Going through the records that follow, please count the lines with "Zealand" in them and give only the count.

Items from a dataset
━━━━━━━━━━━━━━━━━━━━

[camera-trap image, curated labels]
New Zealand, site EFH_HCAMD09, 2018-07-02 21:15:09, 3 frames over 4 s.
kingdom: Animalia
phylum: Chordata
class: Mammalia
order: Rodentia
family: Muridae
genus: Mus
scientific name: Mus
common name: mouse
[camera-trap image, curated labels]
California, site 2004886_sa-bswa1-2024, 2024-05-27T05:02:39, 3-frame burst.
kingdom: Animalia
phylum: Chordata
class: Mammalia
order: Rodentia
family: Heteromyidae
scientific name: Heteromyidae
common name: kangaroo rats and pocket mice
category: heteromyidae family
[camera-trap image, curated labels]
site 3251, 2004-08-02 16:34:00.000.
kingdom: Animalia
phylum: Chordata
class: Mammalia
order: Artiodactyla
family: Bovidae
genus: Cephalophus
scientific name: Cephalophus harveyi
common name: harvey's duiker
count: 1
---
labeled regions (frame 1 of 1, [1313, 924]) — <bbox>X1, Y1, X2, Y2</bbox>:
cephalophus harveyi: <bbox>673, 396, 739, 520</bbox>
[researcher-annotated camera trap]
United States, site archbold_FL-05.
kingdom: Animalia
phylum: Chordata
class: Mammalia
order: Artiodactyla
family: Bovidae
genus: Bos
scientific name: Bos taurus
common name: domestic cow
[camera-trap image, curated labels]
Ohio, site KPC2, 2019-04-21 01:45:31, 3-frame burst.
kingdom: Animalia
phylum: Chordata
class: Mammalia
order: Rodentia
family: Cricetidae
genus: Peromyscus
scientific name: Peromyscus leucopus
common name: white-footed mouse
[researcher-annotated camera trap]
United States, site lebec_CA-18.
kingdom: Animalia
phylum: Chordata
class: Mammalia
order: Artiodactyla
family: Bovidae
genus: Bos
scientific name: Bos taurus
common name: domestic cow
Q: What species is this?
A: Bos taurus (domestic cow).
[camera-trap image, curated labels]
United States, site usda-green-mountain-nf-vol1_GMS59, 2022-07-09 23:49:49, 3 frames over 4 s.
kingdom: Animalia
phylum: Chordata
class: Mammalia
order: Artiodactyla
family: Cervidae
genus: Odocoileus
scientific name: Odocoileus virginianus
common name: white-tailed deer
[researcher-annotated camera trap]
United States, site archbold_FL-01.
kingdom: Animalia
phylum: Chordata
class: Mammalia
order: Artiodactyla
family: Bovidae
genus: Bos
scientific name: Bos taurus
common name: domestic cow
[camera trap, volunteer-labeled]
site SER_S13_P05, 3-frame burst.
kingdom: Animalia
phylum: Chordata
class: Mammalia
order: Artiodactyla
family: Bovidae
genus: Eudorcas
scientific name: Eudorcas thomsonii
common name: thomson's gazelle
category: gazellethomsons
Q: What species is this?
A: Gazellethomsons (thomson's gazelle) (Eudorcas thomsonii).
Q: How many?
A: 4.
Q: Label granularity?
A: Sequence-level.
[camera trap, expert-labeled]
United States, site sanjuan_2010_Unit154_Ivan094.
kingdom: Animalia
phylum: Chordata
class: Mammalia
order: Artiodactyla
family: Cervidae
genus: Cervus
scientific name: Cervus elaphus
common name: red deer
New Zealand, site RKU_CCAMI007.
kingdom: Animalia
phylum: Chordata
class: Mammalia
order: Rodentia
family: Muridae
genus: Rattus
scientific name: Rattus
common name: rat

━━━━━━━━━━━━━━━━━━━━

### FINISHED EXERCISE
2